Stored dataset items
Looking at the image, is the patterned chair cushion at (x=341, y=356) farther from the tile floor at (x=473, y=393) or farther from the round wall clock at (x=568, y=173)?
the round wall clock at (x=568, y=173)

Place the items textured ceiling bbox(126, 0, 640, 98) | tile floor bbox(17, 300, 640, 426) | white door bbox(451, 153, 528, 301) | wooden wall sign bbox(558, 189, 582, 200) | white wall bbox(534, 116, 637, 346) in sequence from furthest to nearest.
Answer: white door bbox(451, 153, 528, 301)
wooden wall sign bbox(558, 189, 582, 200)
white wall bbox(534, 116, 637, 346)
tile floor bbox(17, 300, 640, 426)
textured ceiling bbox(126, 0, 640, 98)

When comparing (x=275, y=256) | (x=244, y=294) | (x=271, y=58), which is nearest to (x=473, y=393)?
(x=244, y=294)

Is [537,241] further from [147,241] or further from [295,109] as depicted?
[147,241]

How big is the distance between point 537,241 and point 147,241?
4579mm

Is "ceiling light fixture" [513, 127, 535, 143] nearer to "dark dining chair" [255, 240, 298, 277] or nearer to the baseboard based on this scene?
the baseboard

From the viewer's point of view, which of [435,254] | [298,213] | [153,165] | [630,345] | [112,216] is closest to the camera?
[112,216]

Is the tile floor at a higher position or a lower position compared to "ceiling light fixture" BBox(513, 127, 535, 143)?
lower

==

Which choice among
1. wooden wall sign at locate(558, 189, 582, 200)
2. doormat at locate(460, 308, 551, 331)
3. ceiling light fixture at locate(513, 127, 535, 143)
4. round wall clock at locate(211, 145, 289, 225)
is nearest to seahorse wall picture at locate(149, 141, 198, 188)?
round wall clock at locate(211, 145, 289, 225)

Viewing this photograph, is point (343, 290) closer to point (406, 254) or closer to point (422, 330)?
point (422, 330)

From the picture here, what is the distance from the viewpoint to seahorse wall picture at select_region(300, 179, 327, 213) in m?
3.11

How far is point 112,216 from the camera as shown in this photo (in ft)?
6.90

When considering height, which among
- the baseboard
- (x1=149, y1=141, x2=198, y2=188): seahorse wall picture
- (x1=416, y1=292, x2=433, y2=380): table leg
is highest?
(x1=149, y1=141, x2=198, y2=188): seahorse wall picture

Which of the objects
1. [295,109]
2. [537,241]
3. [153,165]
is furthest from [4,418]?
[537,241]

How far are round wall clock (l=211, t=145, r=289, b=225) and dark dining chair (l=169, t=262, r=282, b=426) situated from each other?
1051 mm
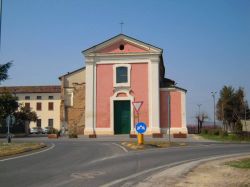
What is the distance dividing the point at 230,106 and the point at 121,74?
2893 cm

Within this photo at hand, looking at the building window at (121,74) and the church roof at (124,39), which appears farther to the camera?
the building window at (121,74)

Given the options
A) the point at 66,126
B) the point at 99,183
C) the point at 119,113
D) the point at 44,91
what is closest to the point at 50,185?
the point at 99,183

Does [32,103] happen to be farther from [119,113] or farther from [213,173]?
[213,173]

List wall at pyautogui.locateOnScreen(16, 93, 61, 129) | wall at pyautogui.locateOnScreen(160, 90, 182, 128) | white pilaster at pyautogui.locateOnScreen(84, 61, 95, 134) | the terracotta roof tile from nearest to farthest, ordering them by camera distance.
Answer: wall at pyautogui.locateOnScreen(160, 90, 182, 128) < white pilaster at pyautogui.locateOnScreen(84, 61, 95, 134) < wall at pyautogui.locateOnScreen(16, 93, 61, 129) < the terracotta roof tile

● WORK REQUIRED:
Could you copy, word for word, the stretch of the records from the line containing "List wall at" through the line containing "Answer: wall at", with both of those lines included?

● RESPONSE:
List wall at pyautogui.locateOnScreen(16, 93, 61, 129) | wall at pyautogui.locateOnScreen(160, 90, 182, 128) | white pilaster at pyautogui.locateOnScreen(84, 61, 95, 134) | the terracotta roof tile from nearest to farthest, ordering them by camera distance.
Answer: wall at pyautogui.locateOnScreen(160, 90, 182, 128) < white pilaster at pyautogui.locateOnScreen(84, 61, 95, 134) < wall at pyautogui.locateOnScreen(16, 93, 61, 129) < the terracotta roof tile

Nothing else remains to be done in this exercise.